Сигизмунд Кржижановский – звучит, как имя гоголевского персонажа.

И жизнь его была под стать имени – Гоголь, помноженный на Кафку. Интеллектуал и фантазер, «широко известный в узких кругах», опубликовавший при жизни лишь горсть рассказов, оставивший после себя целый ворох крылатых фраз и афоризмов, но так и не дождавшийся настоящей славы.

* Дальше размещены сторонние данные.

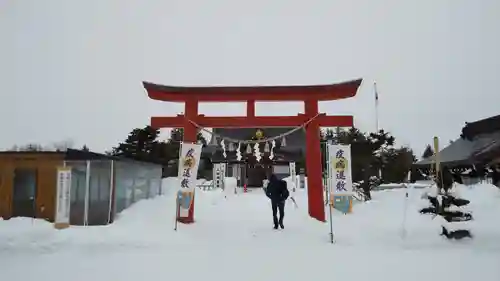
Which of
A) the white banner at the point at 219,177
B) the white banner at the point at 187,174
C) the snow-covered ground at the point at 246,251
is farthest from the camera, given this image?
the white banner at the point at 219,177

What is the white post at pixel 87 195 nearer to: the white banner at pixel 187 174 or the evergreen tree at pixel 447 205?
the white banner at pixel 187 174

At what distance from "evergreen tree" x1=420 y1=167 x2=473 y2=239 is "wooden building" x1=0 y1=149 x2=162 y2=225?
895cm

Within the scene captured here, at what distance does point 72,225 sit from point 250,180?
2650cm

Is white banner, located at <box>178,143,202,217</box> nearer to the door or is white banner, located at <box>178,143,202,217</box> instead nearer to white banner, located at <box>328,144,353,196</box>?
Result: white banner, located at <box>328,144,353,196</box>

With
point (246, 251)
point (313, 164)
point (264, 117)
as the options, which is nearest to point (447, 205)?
point (313, 164)

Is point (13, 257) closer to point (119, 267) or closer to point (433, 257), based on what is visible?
point (119, 267)

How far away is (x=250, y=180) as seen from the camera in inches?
1468

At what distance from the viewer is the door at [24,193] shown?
12055 mm

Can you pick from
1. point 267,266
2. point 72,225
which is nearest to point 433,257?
point 267,266

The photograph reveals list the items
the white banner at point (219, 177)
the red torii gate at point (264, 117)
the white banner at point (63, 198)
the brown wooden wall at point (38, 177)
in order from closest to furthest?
the white banner at point (63, 198) → the brown wooden wall at point (38, 177) → the red torii gate at point (264, 117) → the white banner at point (219, 177)

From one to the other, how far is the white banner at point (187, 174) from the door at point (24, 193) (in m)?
4.37

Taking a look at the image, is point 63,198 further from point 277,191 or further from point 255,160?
point 255,160

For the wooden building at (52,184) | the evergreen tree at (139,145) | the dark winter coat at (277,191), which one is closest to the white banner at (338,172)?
the dark winter coat at (277,191)

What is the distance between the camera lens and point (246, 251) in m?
8.51
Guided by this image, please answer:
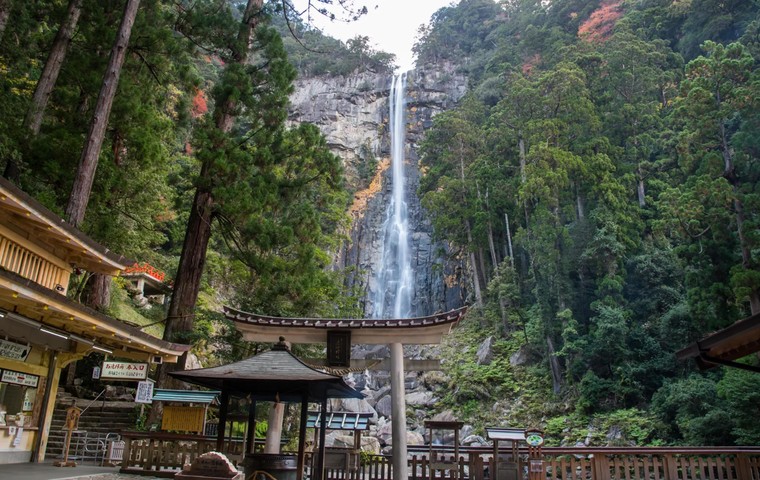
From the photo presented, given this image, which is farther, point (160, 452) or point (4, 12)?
point (4, 12)

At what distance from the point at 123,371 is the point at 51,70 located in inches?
248

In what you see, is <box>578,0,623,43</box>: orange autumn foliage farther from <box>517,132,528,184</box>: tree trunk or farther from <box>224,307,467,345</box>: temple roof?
<box>224,307,467,345</box>: temple roof

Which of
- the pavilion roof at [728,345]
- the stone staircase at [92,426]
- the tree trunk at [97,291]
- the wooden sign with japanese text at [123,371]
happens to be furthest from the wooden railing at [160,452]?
the pavilion roof at [728,345]

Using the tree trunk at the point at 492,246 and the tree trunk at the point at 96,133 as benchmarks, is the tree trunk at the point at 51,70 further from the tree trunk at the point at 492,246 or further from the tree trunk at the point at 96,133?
the tree trunk at the point at 492,246

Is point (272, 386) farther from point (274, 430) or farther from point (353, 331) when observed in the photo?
point (353, 331)

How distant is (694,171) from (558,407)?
32.6 feet

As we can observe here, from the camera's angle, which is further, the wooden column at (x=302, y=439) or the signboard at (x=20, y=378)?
the signboard at (x=20, y=378)

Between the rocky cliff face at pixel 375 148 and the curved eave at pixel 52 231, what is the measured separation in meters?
25.5

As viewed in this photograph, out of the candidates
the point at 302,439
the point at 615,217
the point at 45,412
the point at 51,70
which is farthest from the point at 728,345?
the point at 615,217

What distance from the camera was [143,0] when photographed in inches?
490

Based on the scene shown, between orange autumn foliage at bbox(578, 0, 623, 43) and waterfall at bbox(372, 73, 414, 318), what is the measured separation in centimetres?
1547

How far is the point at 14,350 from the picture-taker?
27.3 ft

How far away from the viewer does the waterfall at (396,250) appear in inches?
1361

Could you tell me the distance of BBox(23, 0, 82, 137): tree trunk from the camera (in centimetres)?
1041
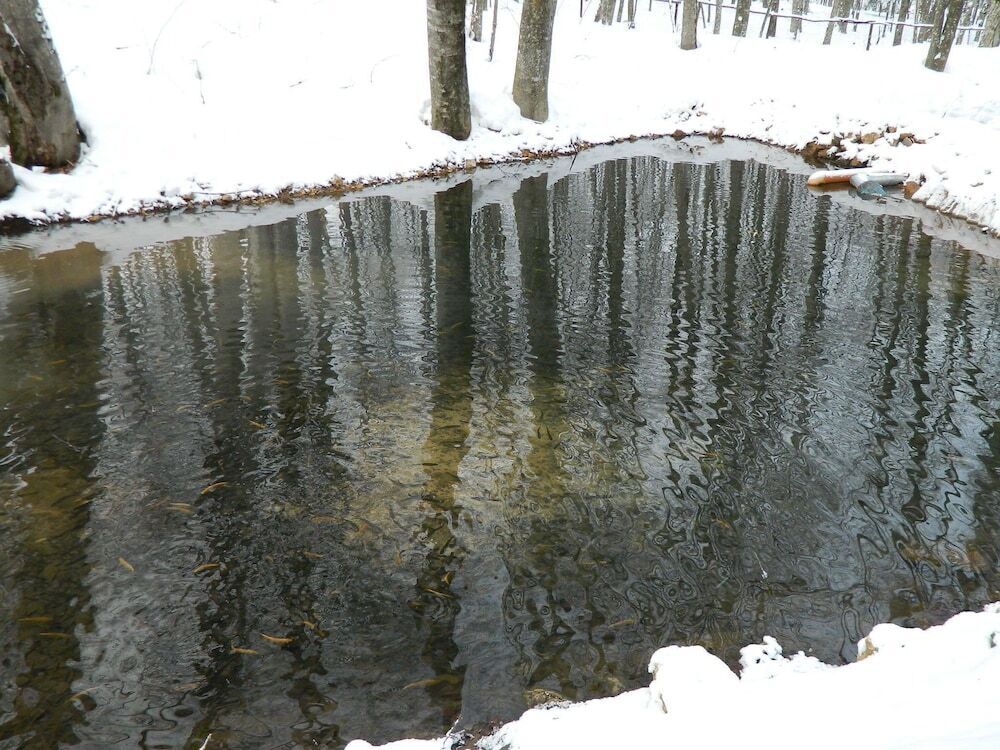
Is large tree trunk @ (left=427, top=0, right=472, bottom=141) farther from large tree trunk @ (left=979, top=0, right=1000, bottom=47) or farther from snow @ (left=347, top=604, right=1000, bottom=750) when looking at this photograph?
large tree trunk @ (left=979, top=0, right=1000, bottom=47)

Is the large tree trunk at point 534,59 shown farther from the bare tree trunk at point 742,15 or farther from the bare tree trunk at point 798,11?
the bare tree trunk at point 798,11

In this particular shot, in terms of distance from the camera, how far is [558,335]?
23.8ft

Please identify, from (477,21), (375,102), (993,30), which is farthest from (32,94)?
(993,30)

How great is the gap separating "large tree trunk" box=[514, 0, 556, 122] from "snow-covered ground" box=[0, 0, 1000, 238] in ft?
1.20

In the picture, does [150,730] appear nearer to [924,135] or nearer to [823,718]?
[823,718]

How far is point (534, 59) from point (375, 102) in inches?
151

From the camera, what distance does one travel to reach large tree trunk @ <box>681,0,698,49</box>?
77.1 feet

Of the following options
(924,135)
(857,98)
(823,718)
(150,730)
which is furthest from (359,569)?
(857,98)

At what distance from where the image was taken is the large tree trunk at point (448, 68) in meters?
13.5

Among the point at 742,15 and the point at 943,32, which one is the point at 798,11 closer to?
the point at 742,15

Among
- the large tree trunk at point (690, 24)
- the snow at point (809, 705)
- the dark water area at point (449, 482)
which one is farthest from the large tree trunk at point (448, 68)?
the snow at point (809, 705)

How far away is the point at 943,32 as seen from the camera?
18828 mm

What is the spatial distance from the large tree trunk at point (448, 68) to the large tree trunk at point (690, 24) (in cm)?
1211

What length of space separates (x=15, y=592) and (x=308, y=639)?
5.35 feet
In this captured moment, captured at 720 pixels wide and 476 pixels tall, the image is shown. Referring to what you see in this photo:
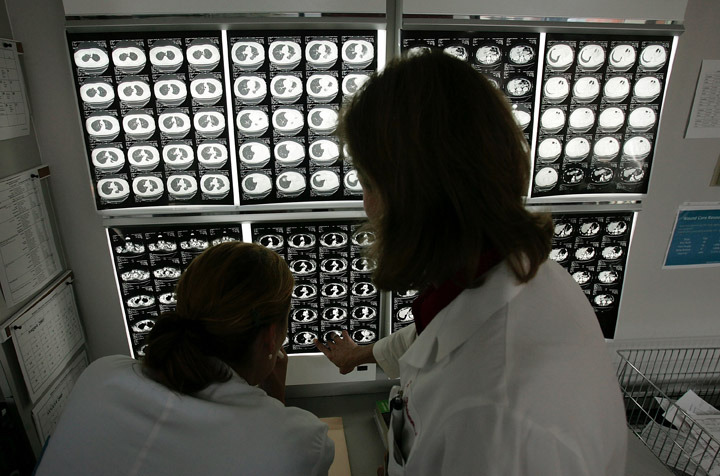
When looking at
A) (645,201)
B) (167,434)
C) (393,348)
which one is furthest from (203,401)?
(645,201)

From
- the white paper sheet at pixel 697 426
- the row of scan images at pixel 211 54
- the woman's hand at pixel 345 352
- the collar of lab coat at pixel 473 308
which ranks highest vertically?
the row of scan images at pixel 211 54

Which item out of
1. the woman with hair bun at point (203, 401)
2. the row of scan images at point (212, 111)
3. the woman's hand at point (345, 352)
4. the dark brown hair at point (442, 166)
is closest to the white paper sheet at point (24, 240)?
the row of scan images at point (212, 111)

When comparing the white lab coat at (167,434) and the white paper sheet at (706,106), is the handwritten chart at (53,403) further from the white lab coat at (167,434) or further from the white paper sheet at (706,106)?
the white paper sheet at (706,106)

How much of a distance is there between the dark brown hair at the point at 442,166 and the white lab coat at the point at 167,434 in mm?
451

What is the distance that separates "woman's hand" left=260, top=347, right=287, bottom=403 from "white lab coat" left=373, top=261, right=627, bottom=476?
2.41ft

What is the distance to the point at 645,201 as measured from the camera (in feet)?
5.36

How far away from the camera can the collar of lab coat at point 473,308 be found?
0.79 meters

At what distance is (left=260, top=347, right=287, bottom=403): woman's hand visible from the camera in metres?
Result: 1.54

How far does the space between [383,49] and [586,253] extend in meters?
1.05

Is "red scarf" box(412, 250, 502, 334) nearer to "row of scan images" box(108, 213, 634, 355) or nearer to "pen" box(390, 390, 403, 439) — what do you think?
"pen" box(390, 390, 403, 439)

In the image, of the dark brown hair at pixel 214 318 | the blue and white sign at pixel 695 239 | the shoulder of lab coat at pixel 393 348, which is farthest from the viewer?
the blue and white sign at pixel 695 239

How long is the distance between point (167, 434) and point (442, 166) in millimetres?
731

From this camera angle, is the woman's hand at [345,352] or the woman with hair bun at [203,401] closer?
the woman with hair bun at [203,401]

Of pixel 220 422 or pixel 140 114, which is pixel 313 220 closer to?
pixel 140 114
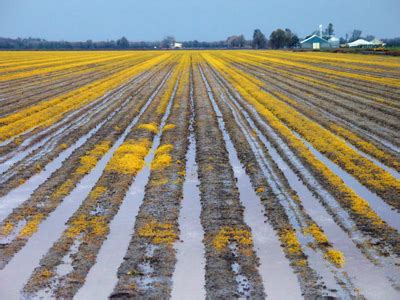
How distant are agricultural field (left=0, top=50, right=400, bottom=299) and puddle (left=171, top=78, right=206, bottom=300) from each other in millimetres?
32

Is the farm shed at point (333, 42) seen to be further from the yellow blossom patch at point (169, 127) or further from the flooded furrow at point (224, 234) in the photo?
the flooded furrow at point (224, 234)

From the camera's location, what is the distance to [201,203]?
12.0 metres

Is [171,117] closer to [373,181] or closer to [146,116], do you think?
[146,116]

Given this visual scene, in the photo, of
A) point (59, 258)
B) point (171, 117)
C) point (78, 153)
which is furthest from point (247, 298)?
point (171, 117)

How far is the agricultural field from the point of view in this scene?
8.31 m

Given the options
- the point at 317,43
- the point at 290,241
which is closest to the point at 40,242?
the point at 290,241

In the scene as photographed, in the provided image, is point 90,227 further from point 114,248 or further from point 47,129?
point 47,129

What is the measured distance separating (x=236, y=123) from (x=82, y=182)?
9.45m

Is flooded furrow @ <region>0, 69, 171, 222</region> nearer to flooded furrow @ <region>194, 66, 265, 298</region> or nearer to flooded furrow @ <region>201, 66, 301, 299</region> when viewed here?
flooded furrow @ <region>194, 66, 265, 298</region>

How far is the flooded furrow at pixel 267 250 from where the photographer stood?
8.02 m

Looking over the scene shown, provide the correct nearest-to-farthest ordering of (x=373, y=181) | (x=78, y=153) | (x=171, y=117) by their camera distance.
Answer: (x=373, y=181), (x=78, y=153), (x=171, y=117)

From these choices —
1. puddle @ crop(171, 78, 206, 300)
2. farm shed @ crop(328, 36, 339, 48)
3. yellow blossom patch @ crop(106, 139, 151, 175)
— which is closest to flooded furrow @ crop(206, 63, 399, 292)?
puddle @ crop(171, 78, 206, 300)

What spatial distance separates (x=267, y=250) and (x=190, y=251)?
138cm

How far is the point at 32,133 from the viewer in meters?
20.4
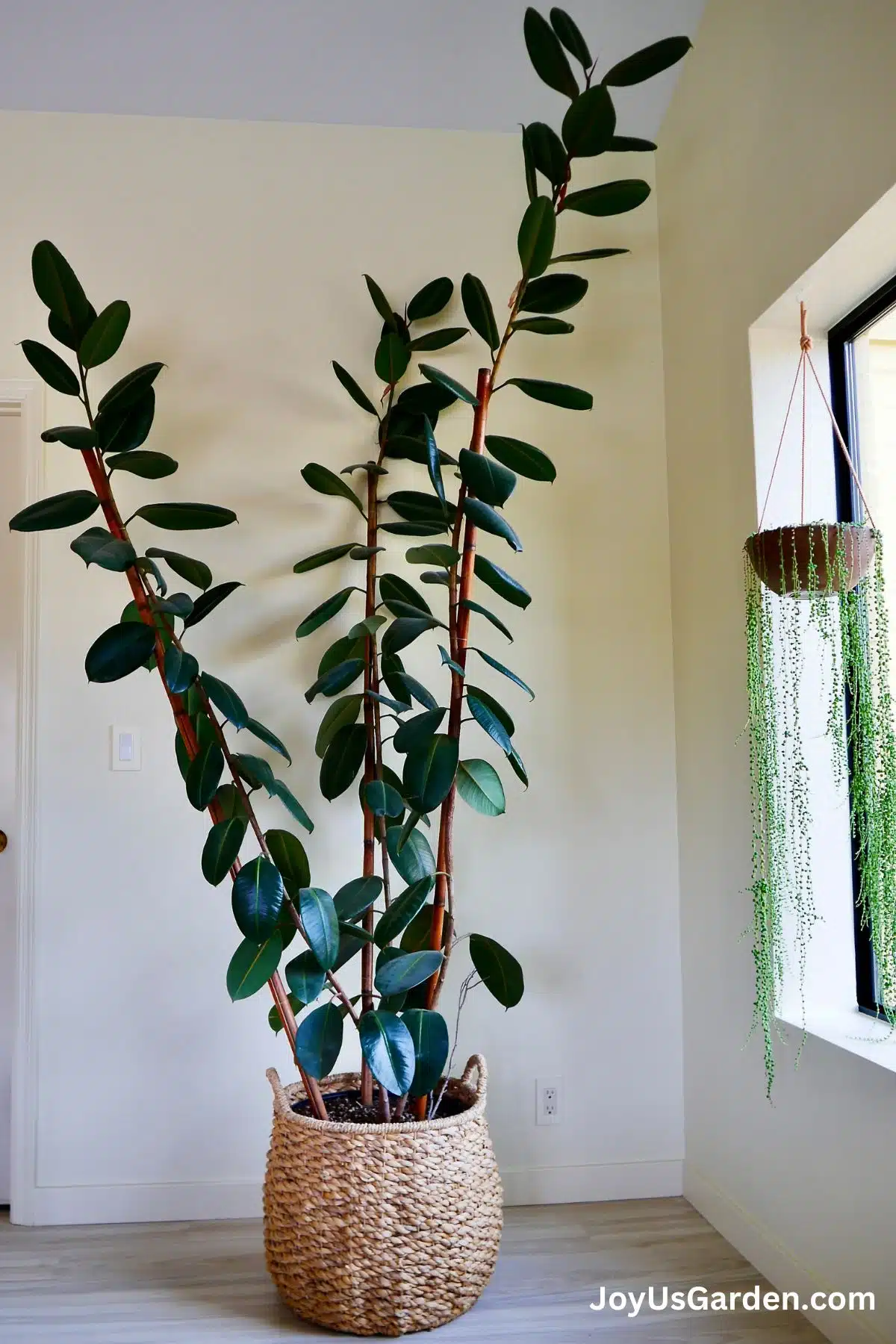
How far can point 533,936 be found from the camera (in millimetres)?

Казалось бы, обычная история – сколько талантливых писателей задушила цензура советской системы, сколько их затерялось под стопками рукописей лояльных к власти аппаратчиков? Но случай Кржижановского не укладывается даже в эту модель – его тексты сложно назвать «опасными». Цензура не пускала его в литературу по другой причине – он был «слишком необычен». Литературные чиновники не знали, как трактовать, к какому течению причислять его рассказы и повести. Ведь у цензуры простая политика – не важно, плох ты или хорош, главное, чтобы ты был объясним. В этом и заключалась проблема Кржижановского – он никуда не помещался.

Взять хоть самый известный его рассказ «Квадратурин». В руках у героя оказывается тюбик с мазью, обладающей волшебными свойствами: если помазать этой мазью углы комнаты, то наутро комната станет в два раза больше. Казалось бы – сказка, комедия. Но под пером Кржижановского эта история превращается в драму (когда он пытается скрыть результаты своих «экспериментов»), а потом и вовсе — в фантасмагорию и даже притчу (когда комната расширяется до размеров вселенной, и он не может найти выход).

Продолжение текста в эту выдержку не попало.